Advanced glycation end products in the development of ischemic and dilated cardiomyopathy in patients with diabetes mellitus type 2.

Introduction: Hyperglycemia intensifies nonenzymatic glucose coupling to tissues, resulting in myocardial stiffness and formation of advanced glycation end products (AGE). The aim of this study was to assess seeking AGE in the myocardium from patients with type 2 diabetes (DM2) subjected to orthotopic heart transplantation (OHT), seeking to establish whether AGE play a role in the development of cardiomyopathies leading to OHT.

Material: The 2 studied groups consisted of 11 hearts explanted from patients with ischemic cardiomyopathy+DM2 (ICM+DM2, 55 +/- 6.5 years) and 8 from dilated cardiomyopathy+DM2 (DCM+DM2, 49.6 +/- 4.5 years). Comparative subgroups were composed of nondiabetic explanted hearts, 41 with ICM (52.8 +/- 5.8 years) and 41 with DCM (52.7 +/- 4.2 years). All patients were males.

Methods: We examined immunohistochemical localization of AGE using a semiquantitative scale of reaction intensity in cardiomyocytes, fibroblasts, capillaries, arterioles, and arteries. Additionally, we calculated the scores for cardiocytes (AGE(Cardiocyte)) and all left ventricular components (AGE(LV)).

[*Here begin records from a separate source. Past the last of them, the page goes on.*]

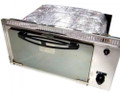 SMEV Caravan and Campervan Mini Grill 555 with Piezo Ignition and Light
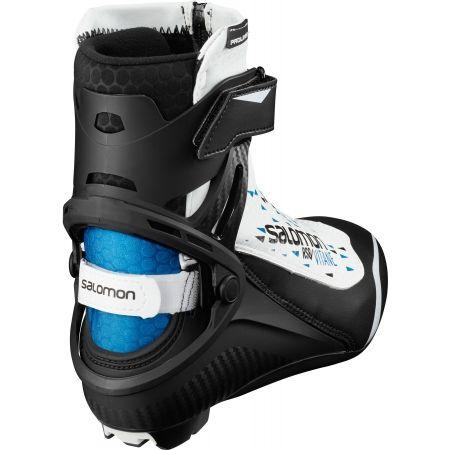 Dámska obuv na bežky - korčuľovanie - Salomon RS 8 VITANE PLK - 2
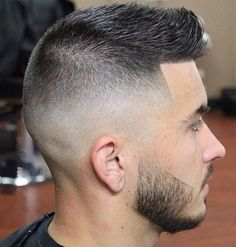 faded quiff hairstyle for men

Results: The cytoplasmic AGE deposits in cardiomyocytes were predominantly diffuse-granular in DM2 groups, whereas nondiabetic groups showed a lack of a reaction or a diffuse pattern. There were no differences in the reaction intensity between the 2 studied groups, or 2 comparative groups. All myocardial constituents showed higher AGE intensity in DM2 than nondiabetic groups. Only in the ICM+DM2 group did the DM2 duration correlate with AGE staining in selected myocardial layers and with AGE(Cardiocyte) and AGE(LV).

Conclusions: The presence of AGE in the hearts of patients requiring transplantation was related to the duration of DM2. The deposition of AGE in left ventricular myocardium was enhanced by DM2 particularly in patients with ICM.